Problem >>
Could you rewrite all of the data below, changing every "agave plant" to "succulent" and leaving everything else unchanged?

Data listing >>
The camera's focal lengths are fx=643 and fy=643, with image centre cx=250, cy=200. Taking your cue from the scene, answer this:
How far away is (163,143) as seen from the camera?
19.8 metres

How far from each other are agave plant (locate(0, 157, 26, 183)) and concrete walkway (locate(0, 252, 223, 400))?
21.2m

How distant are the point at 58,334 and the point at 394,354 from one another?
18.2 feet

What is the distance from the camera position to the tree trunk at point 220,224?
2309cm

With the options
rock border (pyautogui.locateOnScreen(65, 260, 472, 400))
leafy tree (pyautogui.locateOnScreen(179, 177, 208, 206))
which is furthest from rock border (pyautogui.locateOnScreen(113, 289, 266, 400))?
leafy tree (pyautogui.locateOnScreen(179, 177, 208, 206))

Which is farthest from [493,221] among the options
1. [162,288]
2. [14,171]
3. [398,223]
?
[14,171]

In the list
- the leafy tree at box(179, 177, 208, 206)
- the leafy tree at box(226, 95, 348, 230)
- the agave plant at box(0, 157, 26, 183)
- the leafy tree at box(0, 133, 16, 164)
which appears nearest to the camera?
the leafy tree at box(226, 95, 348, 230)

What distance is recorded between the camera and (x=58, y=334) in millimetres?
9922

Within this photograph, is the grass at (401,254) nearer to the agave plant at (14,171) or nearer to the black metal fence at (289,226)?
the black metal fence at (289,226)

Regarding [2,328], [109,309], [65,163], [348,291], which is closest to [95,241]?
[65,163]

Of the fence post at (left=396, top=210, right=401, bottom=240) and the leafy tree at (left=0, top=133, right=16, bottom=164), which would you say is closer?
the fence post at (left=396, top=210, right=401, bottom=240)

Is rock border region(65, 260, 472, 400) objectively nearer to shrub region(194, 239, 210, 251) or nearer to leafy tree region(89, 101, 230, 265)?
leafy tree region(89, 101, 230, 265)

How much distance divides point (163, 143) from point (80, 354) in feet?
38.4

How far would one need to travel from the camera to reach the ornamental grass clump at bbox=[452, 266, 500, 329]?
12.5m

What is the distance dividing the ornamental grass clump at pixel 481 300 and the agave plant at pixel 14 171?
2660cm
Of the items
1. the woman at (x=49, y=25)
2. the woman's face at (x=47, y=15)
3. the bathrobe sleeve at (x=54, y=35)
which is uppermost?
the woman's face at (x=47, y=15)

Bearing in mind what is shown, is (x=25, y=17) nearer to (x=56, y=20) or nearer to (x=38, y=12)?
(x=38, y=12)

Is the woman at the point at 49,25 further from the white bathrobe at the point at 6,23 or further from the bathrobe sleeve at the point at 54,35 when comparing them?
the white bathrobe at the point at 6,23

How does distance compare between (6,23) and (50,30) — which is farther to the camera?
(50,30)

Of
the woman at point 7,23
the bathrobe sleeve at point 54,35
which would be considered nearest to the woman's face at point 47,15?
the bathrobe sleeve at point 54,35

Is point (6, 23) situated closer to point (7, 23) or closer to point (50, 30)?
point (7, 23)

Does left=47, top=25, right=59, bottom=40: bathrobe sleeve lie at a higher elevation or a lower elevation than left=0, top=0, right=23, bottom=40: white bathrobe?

Problem solution >>
The camera's focal lengths are fx=643 and fy=643, with image centre cx=250, cy=200. Taking your cue from the scene, answer this:
How far away is (163,143) as seen from the camera?
19.8 metres

How far from each other are succulent (locate(0, 157, 26, 183)) and concrete walkway (locate(0, 252, 223, 400))?
21.2m

How distant are the point at 58,334 and the point at 394,354 from one another?
18.2 feet

What is the distance from the camera position to the tree trunk at point 220,224?
2309cm

With the options
rock border (pyautogui.locateOnScreen(65, 260, 472, 400))
leafy tree (pyautogui.locateOnScreen(179, 177, 208, 206))
which is furthest from rock border (pyautogui.locateOnScreen(113, 289, 266, 400))?
leafy tree (pyautogui.locateOnScreen(179, 177, 208, 206))

Which is farthest from [493,221] among the options
1. [162,288]
2. [14,171]
3. [398,223]
?
[14,171]

In the list
- the leafy tree at box(179, 177, 208, 206)
- the leafy tree at box(226, 95, 348, 230)
- the succulent at box(0, 157, 26, 183)
- the leafy tree at box(0, 133, 16, 164)
which appears nearest to the camera?
the leafy tree at box(226, 95, 348, 230)

What distance is recorded between the camera and (x=58, y=334) in millimetres?
9922

Within this photograph, is the grass at (401,254) nearer to the succulent at (14,171) or nearer to the black metal fence at (289,226)?
the black metal fence at (289,226)

Regarding [2,328], [109,309], [65,163], [348,291], which is closest to [95,241]?
[65,163]

Of the fence post at (left=396, top=210, right=401, bottom=240) and the leafy tree at (left=0, top=133, right=16, bottom=164), which would you say is closer?
the fence post at (left=396, top=210, right=401, bottom=240)

Is rock border region(65, 260, 472, 400) objectively nearer to shrub region(194, 239, 210, 251) or nearer to leafy tree region(89, 101, 230, 265)?
leafy tree region(89, 101, 230, 265)

How much distance divides point (163, 143) from point (80, 354) in feet?
38.4

How far would one need to travel from the camera to reach the ornamental grass clump at bbox=[452, 266, 500, 329]?
12.5m

What is the distance dividing the ornamental grass clump at pixel 481 300 and the succulent at pixel 14 171?
2660cm
Of the items
1. the woman at (x=49, y=25)
2. the woman's face at (x=47, y=15)
3. the bathrobe sleeve at (x=54, y=35)
which is uppermost?
the woman's face at (x=47, y=15)

Bearing in mind what is shown, is (x=25, y=17) nearer to (x=56, y=20) or nearer to (x=38, y=12)?
(x=38, y=12)

Is the woman at the point at 49,25 further from the white bathrobe at the point at 6,23 or further from the bathrobe sleeve at the point at 54,35 when comparing them?
the white bathrobe at the point at 6,23

How does distance compare between (6,23) and (50,30) — which is farther to the camera?
(50,30)

Of
the woman at point 7,23
the bathrobe sleeve at point 54,35
which would be considered nearest to the woman's face at point 47,15?
the bathrobe sleeve at point 54,35

Is point (6, 23) situated closer to point (7, 23) or closer to point (50, 30)?
point (7, 23)

Does left=47, top=25, right=59, bottom=40: bathrobe sleeve lie at a higher elevation or a lower elevation than left=0, top=0, right=23, bottom=40: white bathrobe?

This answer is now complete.